Author | Gladys Mitchell |
---|---|
Country | United Kingdom |
Language | English |
Series | Mrs Bradley |
Genre | Mystery |
Publisher | Michael Joseph |
Publication date | 1938 |
Media type | |
Preceded by | Come Away, Death |
Followed by | Printer's Error |
St Peter's Finger is a 1938 mystery detective novel by the British writer Gladys Mitchell.[1] It is the ninth in her long-running series featuring the psychoanalyst and amateur detective Mrs Bradley.[2][3]
Synopsis
Mrs Bradley is called in to investigate a suspicious death at a convent school in the coastal settlement of St Peter's Finer, so-called because of its towering church tower.

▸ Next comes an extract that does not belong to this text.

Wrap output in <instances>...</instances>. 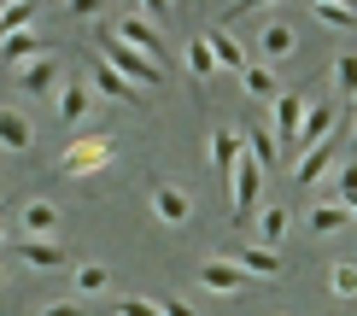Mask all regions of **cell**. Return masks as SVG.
<instances>
[{"label": "cell", "instance_id": "cell-1", "mask_svg": "<svg viewBox=\"0 0 357 316\" xmlns=\"http://www.w3.org/2000/svg\"><path fill=\"white\" fill-rule=\"evenodd\" d=\"M94 59H106L117 77H123V82H135L141 94H158V88L170 82V70H158L146 53H135L129 41H117V36H112V24H94Z\"/></svg>", "mask_w": 357, "mask_h": 316}, {"label": "cell", "instance_id": "cell-2", "mask_svg": "<svg viewBox=\"0 0 357 316\" xmlns=\"http://www.w3.org/2000/svg\"><path fill=\"white\" fill-rule=\"evenodd\" d=\"M112 158H117V141H112L106 129H88V135H77V141L59 153V176H70V182H88V176L112 170Z\"/></svg>", "mask_w": 357, "mask_h": 316}, {"label": "cell", "instance_id": "cell-3", "mask_svg": "<svg viewBox=\"0 0 357 316\" xmlns=\"http://www.w3.org/2000/svg\"><path fill=\"white\" fill-rule=\"evenodd\" d=\"M112 36H117V41H129L135 53H146L158 70H170V41H165V29L146 18V12H123V18L112 24Z\"/></svg>", "mask_w": 357, "mask_h": 316}, {"label": "cell", "instance_id": "cell-4", "mask_svg": "<svg viewBox=\"0 0 357 316\" xmlns=\"http://www.w3.org/2000/svg\"><path fill=\"white\" fill-rule=\"evenodd\" d=\"M340 153H346V117L334 123V135H328V141H317L310 153H299V158H293V176H299V188H317L322 176L334 170V158H340Z\"/></svg>", "mask_w": 357, "mask_h": 316}, {"label": "cell", "instance_id": "cell-5", "mask_svg": "<svg viewBox=\"0 0 357 316\" xmlns=\"http://www.w3.org/2000/svg\"><path fill=\"white\" fill-rule=\"evenodd\" d=\"M88 88H94V100L129 105V112H146V105H153V94H141L135 82H123V77H117V70L106 65V59H94V65H88Z\"/></svg>", "mask_w": 357, "mask_h": 316}, {"label": "cell", "instance_id": "cell-6", "mask_svg": "<svg viewBox=\"0 0 357 316\" xmlns=\"http://www.w3.org/2000/svg\"><path fill=\"white\" fill-rule=\"evenodd\" d=\"M193 281H199L205 293H217V299H246L252 293V276L234 258H205L199 269H193Z\"/></svg>", "mask_w": 357, "mask_h": 316}, {"label": "cell", "instance_id": "cell-7", "mask_svg": "<svg viewBox=\"0 0 357 316\" xmlns=\"http://www.w3.org/2000/svg\"><path fill=\"white\" fill-rule=\"evenodd\" d=\"M59 82H65V59H59V53H36V59H24V65H18V88H24L29 100L59 94Z\"/></svg>", "mask_w": 357, "mask_h": 316}, {"label": "cell", "instance_id": "cell-8", "mask_svg": "<svg viewBox=\"0 0 357 316\" xmlns=\"http://www.w3.org/2000/svg\"><path fill=\"white\" fill-rule=\"evenodd\" d=\"M270 123H275V158H293V141H299V117H305V94H293V88H281L270 100Z\"/></svg>", "mask_w": 357, "mask_h": 316}, {"label": "cell", "instance_id": "cell-9", "mask_svg": "<svg viewBox=\"0 0 357 316\" xmlns=\"http://www.w3.org/2000/svg\"><path fill=\"white\" fill-rule=\"evenodd\" d=\"M293 53H299V29H293L287 18H264V24H258V59L281 70Z\"/></svg>", "mask_w": 357, "mask_h": 316}, {"label": "cell", "instance_id": "cell-10", "mask_svg": "<svg viewBox=\"0 0 357 316\" xmlns=\"http://www.w3.org/2000/svg\"><path fill=\"white\" fill-rule=\"evenodd\" d=\"M146 205H153L158 223H170V229H182V223H193V193L176 188V182H153L146 188Z\"/></svg>", "mask_w": 357, "mask_h": 316}, {"label": "cell", "instance_id": "cell-11", "mask_svg": "<svg viewBox=\"0 0 357 316\" xmlns=\"http://www.w3.org/2000/svg\"><path fill=\"white\" fill-rule=\"evenodd\" d=\"M88 112H94V88H88L82 77H65V82H59V94H53V117L65 129H77Z\"/></svg>", "mask_w": 357, "mask_h": 316}, {"label": "cell", "instance_id": "cell-12", "mask_svg": "<svg viewBox=\"0 0 357 316\" xmlns=\"http://www.w3.org/2000/svg\"><path fill=\"white\" fill-rule=\"evenodd\" d=\"M229 188H234V223H252V211H258V200H264V170L252 158H241L234 176H229Z\"/></svg>", "mask_w": 357, "mask_h": 316}, {"label": "cell", "instance_id": "cell-13", "mask_svg": "<svg viewBox=\"0 0 357 316\" xmlns=\"http://www.w3.org/2000/svg\"><path fill=\"white\" fill-rule=\"evenodd\" d=\"M334 123H340V105H328V100L305 105V117H299V141H293V158H299V153H310L317 141H328V135H334Z\"/></svg>", "mask_w": 357, "mask_h": 316}, {"label": "cell", "instance_id": "cell-14", "mask_svg": "<svg viewBox=\"0 0 357 316\" xmlns=\"http://www.w3.org/2000/svg\"><path fill=\"white\" fill-rule=\"evenodd\" d=\"M205 153H211V170H217V182L229 188L234 164L246 158V141H241V129H211V141H205Z\"/></svg>", "mask_w": 357, "mask_h": 316}, {"label": "cell", "instance_id": "cell-15", "mask_svg": "<svg viewBox=\"0 0 357 316\" xmlns=\"http://www.w3.org/2000/svg\"><path fill=\"white\" fill-rule=\"evenodd\" d=\"M0 153L6 158H29L36 153V129H29V117L12 112V105H0Z\"/></svg>", "mask_w": 357, "mask_h": 316}, {"label": "cell", "instance_id": "cell-16", "mask_svg": "<svg viewBox=\"0 0 357 316\" xmlns=\"http://www.w3.org/2000/svg\"><path fill=\"white\" fill-rule=\"evenodd\" d=\"M18 223H24L29 240H53L59 234V205L53 200H24L18 205Z\"/></svg>", "mask_w": 357, "mask_h": 316}, {"label": "cell", "instance_id": "cell-17", "mask_svg": "<svg viewBox=\"0 0 357 316\" xmlns=\"http://www.w3.org/2000/svg\"><path fill=\"white\" fill-rule=\"evenodd\" d=\"M234 77H241V88H246L252 100H264V105H270V100L281 94V77H275V65H264V59H246V65L234 70Z\"/></svg>", "mask_w": 357, "mask_h": 316}, {"label": "cell", "instance_id": "cell-18", "mask_svg": "<svg viewBox=\"0 0 357 316\" xmlns=\"http://www.w3.org/2000/svg\"><path fill=\"white\" fill-rule=\"evenodd\" d=\"M18 258H24L29 269H41V276H53V269H65V264H70V258H65V246H59V240H29V234H24Z\"/></svg>", "mask_w": 357, "mask_h": 316}, {"label": "cell", "instance_id": "cell-19", "mask_svg": "<svg viewBox=\"0 0 357 316\" xmlns=\"http://www.w3.org/2000/svg\"><path fill=\"white\" fill-rule=\"evenodd\" d=\"M205 41H211V59H217V70H241V65H246V47L234 41V29L211 24V29H205Z\"/></svg>", "mask_w": 357, "mask_h": 316}, {"label": "cell", "instance_id": "cell-20", "mask_svg": "<svg viewBox=\"0 0 357 316\" xmlns=\"http://www.w3.org/2000/svg\"><path fill=\"white\" fill-rule=\"evenodd\" d=\"M234 264H241L246 276H270V281L287 269V264H281V246H241V252H234Z\"/></svg>", "mask_w": 357, "mask_h": 316}, {"label": "cell", "instance_id": "cell-21", "mask_svg": "<svg viewBox=\"0 0 357 316\" xmlns=\"http://www.w3.org/2000/svg\"><path fill=\"white\" fill-rule=\"evenodd\" d=\"M36 53H47V47H41V36H36V24L0 36V59H6V65H24V59H36Z\"/></svg>", "mask_w": 357, "mask_h": 316}, {"label": "cell", "instance_id": "cell-22", "mask_svg": "<svg viewBox=\"0 0 357 316\" xmlns=\"http://www.w3.org/2000/svg\"><path fill=\"white\" fill-rule=\"evenodd\" d=\"M252 223H258V240L264 246H281L293 229V217H287V205H264V211H252Z\"/></svg>", "mask_w": 357, "mask_h": 316}, {"label": "cell", "instance_id": "cell-23", "mask_svg": "<svg viewBox=\"0 0 357 316\" xmlns=\"http://www.w3.org/2000/svg\"><path fill=\"white\" fill-rule=\"evenodd\" d=\"M241 141H246V158H252V164H258V170H264V176H270V170H275V164H281V158H275V135H270V129H264V123H252V129L241 135Z\"/></svg>", "mask_w": 357, "mask_h": 316}, {"label": "cell", "instance_id": "cell-24", "mask_svg": "<svg viewBox=\"0 0 357 316\" xmlns=\"http://www.w3.org/2000/svg\"><path fill=\"white\" fill-rule=\"evenodd\" d=\"M182 65H188V77H193V82H211V77H217V59H211V41H205V29L188 41Z\"/></svg>", "mask_w": 357, "mask_h": 316}, {"label": "cell", "instance_id": "cell-25", "mask_svg": "<svg viewBox=\"0 0 357 316\" xmlns=\"http://www.w3.org/2000/svg\"><path fill=\"white\" fill-rule=\"evenodd\" d=\"M310 18L322 29H334V36H351L357 29V6H328V0H310Z\"/></svg>", "mask_w": 357, "mask_h": 316}, {"label": "cell", "instance_id": "cell-26", "mask_svg": "<svg viewBox=\"0 0 357 316\" xmlns=\"http://www.w3.org/2000/svg\"><path fill=\"white\" fill-rule=\"evenodd\" d=\"M70 281H77V299H94V293H106V287H112V269H106V264H94V258H82L77 269H70Z\"/></svg>", "mask_w": 357, "mask_h": 316}, {"label": "cell", "instance_id": "cell-27", "mask_svg": "<svg viewBox=\"0 0 357 316\" xmlns=\"http://www.w3.org/2000/svg\"><path fill=\"white\" fill-rule=\"evenodd\" d=\"M340 229H351V217H346V205H340V200H328V205H317V211H310V234H340Z\"/></svg>", "mask_w": 357, "mask_h": 316}, {"label": "cell", "instance_id": "cell-28", "mask_svg": "<svg viewBox=\"0 0 357 316\" xmlns=\"http://www.w3.org/2000/svg\"><path fill=\"white\" fill-rule=\"evenodd\" d=\"M334 94H340V100L357 94V47H340V53H334Z\"/></svg>", "mask_w": 357, "mask_h": 316}, {"label": "cell", "instance_id": "cell-29", "mask_svg": "<svg viewBox=\"0 0 357 316\" xmlns=\"http://www.w3.org/2000/svg\"><path fill=\"white\" fill-rule=\"evenodd\" d=\"M328 293H334V299H357V264H351V258H340V264L328 269Z\"/></svg>", "mask_w": 357, "mask_h": 316}, {"label": "cell", "instance_id": "cell-30", "mask_svg": "<svg viewBox=\"0 0 357 316\" xmlns=\"http://www.w3.org/2000/svg\"><path fill=\"white\" fill-rule=\"evenodd\" d=\"M36 24V0H12L6 12H0V36H12V29H29Z\"/></svg>", "mask_w": 357, "mask_h": 316}, {"label": "cell", "instance_id": "cell-31", "mask_svg": "<svg viewBox=\"0 0 357 316\" xmlns=\"http://www.w3.org/2000/svg\"><path fill=\"white\" fill-rule=\"evenodd\" d=\"M281 0H229V6H222V29H229L234 18H252V12H275Z\"/></svg>", "mask_w": 357, "mask_h": 316}, {"label": "cell", "instance_id": "cell-32", "mask_svg": "<svg viewBox=\"0 0 357 316\" xmlns=\"http://www.w3.org/2000/svg\"><path fill=\"white\" fill-rule=\"evenodd\" d=\"M112 316H158L153 299H112Z\"/></svg>", "mask_w": 357, "mask_h": 316}, {"label": "cell", "instance_id": "cell-33", "mask_svg": "<svg viewBox=\"0 0 357 316\" xmlns=\"http://www.w3.org/2000/svg\"><path fill=\"white\" fill-rule=\"evenodd\" d=\"M340 200H357V158L340 153Z\"/></svg>", "mask_w": 357, "mask_h": 316}, {"label": "cell", "instance_id": "cell-34", "mask_svg": "<svg viewBox=\"0 0 357 316\" xmlns=\"http://www.w3.org/2000/svg\"><path fill=\"white\" fill-rule=\"evenodd\" d=\"M41 316H88V305H82V299H59V305H47Z\"/></svg>", "mask_w": 357, "mask_h": 316}, {"label": "cell", "instance_id": "cell-35", "mask_svg": "<svg viewBox=\"0 0 357 316\" xmlns=\"http://www.w3.org/2000/svg\"><path fill=\"white\" fill-rule=\"evenodd\" d=\"M158 316H199L188 299H158Z\"/></svg>", "mask_w": 357, "mask_h": 316}, {"label": "cell", "instance_id": "cell-36", "mask_svg": "<svg viewBox=\"0 0 357 316\" xmlns=\"http://www.w3.org/2000/svg\"><path fill=\"white\" fill-rule=\"evenodd\" d=\"M70 6V18H100V6H106V0H65Z\"/></svg>", "mask_w": 357, "mask_h": 316}, {"label": "cell", "instance_id": "cell-37", "mask_svg": "<svg viewBox=\"0 0 357 316\" xmlns=\"http://www.w3.org/2000/svg\"><path fill=\"white\" fill-rule=\"evenodd\" d=\"M340 117H351V123H357V94H351V100H346V112H340Z\"/></svg>", "mask_w": 357, "mask_h": 316}, {"label": "cell", "instance_id": "cell-38", "mask_svg": "<svg viewBox=\"0 0 357 316\" xmlns=\"http://www.w3.org/2000/svg\"><path fill=\"white\" fill-rule=\"evenodd\" d=\"M346 158H357V129H351V135H346Z\"/></svg>", "mask_w": 357, "mask_h": 316}, {"label": "cell", "instance_id": "cell-39", "mask_svg": "<svg viewBox=\"0 0 357 316\" xmlns=\"http://www.w3.org/2000/svg\"><path fill=\"white\" fill-rule=\"evenodd\" d=\"M340 205H346V217H351V223H357V200H340Z\"/></svg>", "mask_w": 357, "mask_h": 316}, {"label": "cell", "instance_id": "cell-40", "mask_svg": "<svg viewBox=\"0 0 357 316\" xmlns=\"http://www.w3.org/2000/svg\"><path fill=\"white\" fill-rule=\"evenodd\" d=\"M123 12H141V0H123Z\"/></svg>", "mask_w": 357, "mask_h": 316}, {"label": "cell", "instance_id": "cell-41", "mask_svg": "<svg viewBox=\"0 0 357 316\" xmlns=\"http://www.w3.org/2000/svg\"><path fill=\"white\" fill-rule=\"evenodd\" d=\"M0 246H6V217H0Z\"/></svg>", "mask_w": 357, "mask_h": 316}, {"label": "cell", "instance_id": "cell-42", "mask_svg": "<svg viewBox=\"0 0 357 316\" xmlns=\"http://www.w3.org/2000/svg\"><path fill=\"white\" fill-rule=\"evenodd\" d=\"M328 6H357V0H328Z\"/></svg>", "mask_w": 357, "mask_h": 316}, {"label": "cell", "instance_id": "cell-43", "mask_svg": "<svg viewBox=\"0 0 357 316\" xmlns=\"http://www.w3.org/2000/svg\"><path fill=\"white\" fill-rule=\"evenodd\" d=\"M0 293H6V269H0Z\"/></svg>", "mask_w": 357, "mask_h": 316}, {"label": "cell", "instance_id": "cell-44", "mask_svg": "<svg viewBox=\"0 0 357 316\" xmlns=\"http://www.w3.org/2000/svg\"><path fill=\"white\" fill-rule=\"evenodd\" d=\"M6 6H12V0H0V12H6Z\"/></svg>", "mask_w": 357, "mask_h": 316}, {"label": "cell", "instance_id": "cell-45", "mask_svg": "<svg viewBox=\"0 0 357 316\" xmlns=\"http://www.w3.org/2000/svg\"><path fill=\"white\" fill-rule=\"evenodd\" d=\"M170 6H188V0H170Z\"/></svg>", "mask_w": 357, "mask_h": 316}]
</instances>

One of the students has been found dead in the bath, but it becomes clear that rather than drowning she has died from carbon monoxide poisoning.
Reception
Cecil Day-Lewis reviewing the novel in The Spectator under his pen name Nicholas Blake found the opening impressive, "but I found it difficult to keep all the threads of the plot in my hand, and it does peter out a little towards the end: perhaps this is because the criminal’s motive strained my credulity".
References
Bibliography
- Klein, Kathleen Gregory. Great Women Mystery Writers: Classic to Contemporary. Greenwood Press, 1994.
- Reilly, John M. Twentieth Century Crime & Mystery Writers. Springer, 2015.
- Walton, Samantha. Guilty But Insane: Mind and Law in Golden Age Detective Fiction. Oxford University Press, 2015.